テポドンは日本に数兆円のTMD費用を払わせる”アメリカの国益のため”のミサイル
http://www.chokugen.com/opinion/backnumber/h18/jiji060620_362.htm 先ずここでアメリカ、日本、北朝鮮の安全保障上のStatus(立場)を明確にしておこう。
アメリカは北朝鮮に、核開発と核戦力の存在を認めた上で、「核の廃絶」を求めている。そしてその交渉は6カ国協議で行われている。
アメリカのブッシュ大統領もライス国務長官も繰り返し「アメリカは北朝鮮に対して武力行使はしない」と声明している。
北朝鮮の脅威から安全を守ってくれる唯一の国であるアメリカが北朝鮮に武力行使をしないのなら北の核の脅威から日本の安全は保障されず、
いわば日本の安全を保障してきた「アメリカの核の傘」は消滅したも同然である。
今回麻生外務大臣にシーファー駐日大使が「アメリカは軍事的制裁は考えない」と言った言葉は「アメリカは北朝鮮の対日脅威を放置する」という意思表示である。

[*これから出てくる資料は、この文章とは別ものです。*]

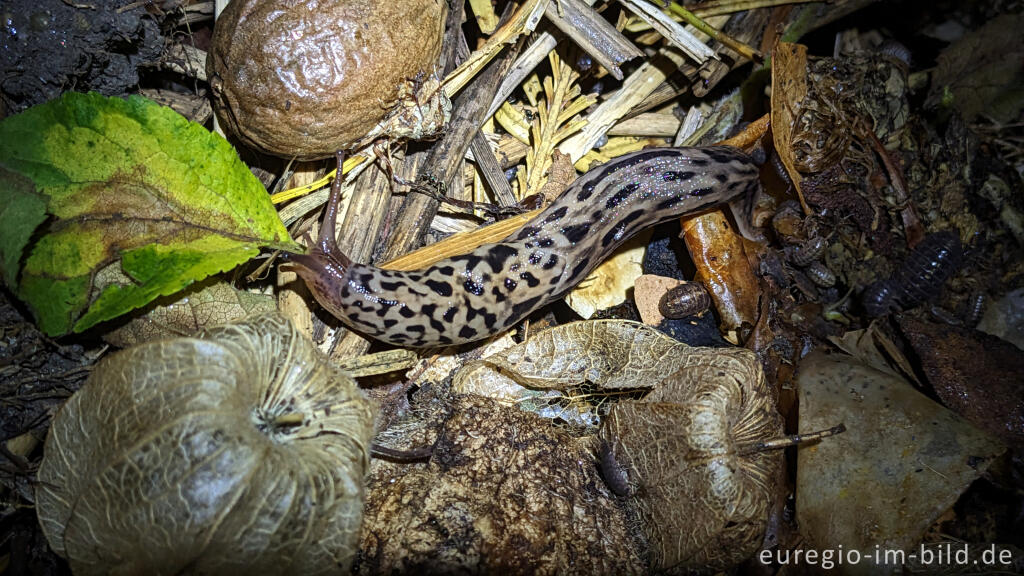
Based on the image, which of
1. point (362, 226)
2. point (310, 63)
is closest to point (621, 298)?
point (362, 226)

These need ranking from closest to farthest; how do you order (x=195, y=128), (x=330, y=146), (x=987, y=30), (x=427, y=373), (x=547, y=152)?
(x=195, y=128) → (x=330, y=146) → (x=427, y=373) → (x=547, y=152) → (x=987, y=30)

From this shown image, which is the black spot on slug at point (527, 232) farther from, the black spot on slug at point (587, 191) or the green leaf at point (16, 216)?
the green leaf at point (16, 216)

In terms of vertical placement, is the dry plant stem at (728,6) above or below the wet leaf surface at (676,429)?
above

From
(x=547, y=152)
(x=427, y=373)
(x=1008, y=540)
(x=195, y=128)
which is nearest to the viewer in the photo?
(x=195, y=128)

北朝鮮が困窮しているのはアメリカの金融制裁である。アメリカにこの制裁を解除させるには北朝鮮は「アメリカの国益に資する」必要がある。
1998年8月31日、日本の三陸沖の上空をテポドン1号が通過したが、実はアメリカの国益に大きく貢献した。当時小渕内閣は8月26日の閣議で、
日米台で推進するTMD(戦略ミサイル防衛)基地選定のための調査費9億8千万円の拠出を却下した。

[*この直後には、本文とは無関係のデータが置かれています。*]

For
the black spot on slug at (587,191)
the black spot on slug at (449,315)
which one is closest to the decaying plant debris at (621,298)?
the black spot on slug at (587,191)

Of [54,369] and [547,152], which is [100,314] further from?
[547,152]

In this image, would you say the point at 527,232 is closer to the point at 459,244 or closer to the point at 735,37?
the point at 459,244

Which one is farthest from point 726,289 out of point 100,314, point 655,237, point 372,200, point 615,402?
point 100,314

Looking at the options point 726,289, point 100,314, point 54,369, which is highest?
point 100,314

北朝鮮はこうしたタイミングを逃さず、閣議の5日後テポドンを日本に向けて発射したのである。
日本は大騒ぎになり、(今日のように)アメリカに情報を求めた。
するとアメリカは「北朝鮮は日本に向けて軍事ミサイルを発射した」と報告すると同時に、
TMD調査費を閣議で否認したことに遺憾の意を表した。
あわてた小渕首相は9月2日の閣議で調査費を了承すると、
アメリカは「あれは軍事衛星ではなく人工衛星の実験らしい」と言って来たのである。
米軍再編成の一環で国内外の米軍施設の統廃合費用でアメリカは日本に数兆円の負担を要求しているが、日本はなかなか応じない。
今後TMDの5兆円の負担問題も目前である。またアメリカの対日予算請求をスムーズに通すにはどうしたらいいのか?
北朝鮮がアメリカの国益に資する最善の戦略、それが今回のテポドン2号発射である。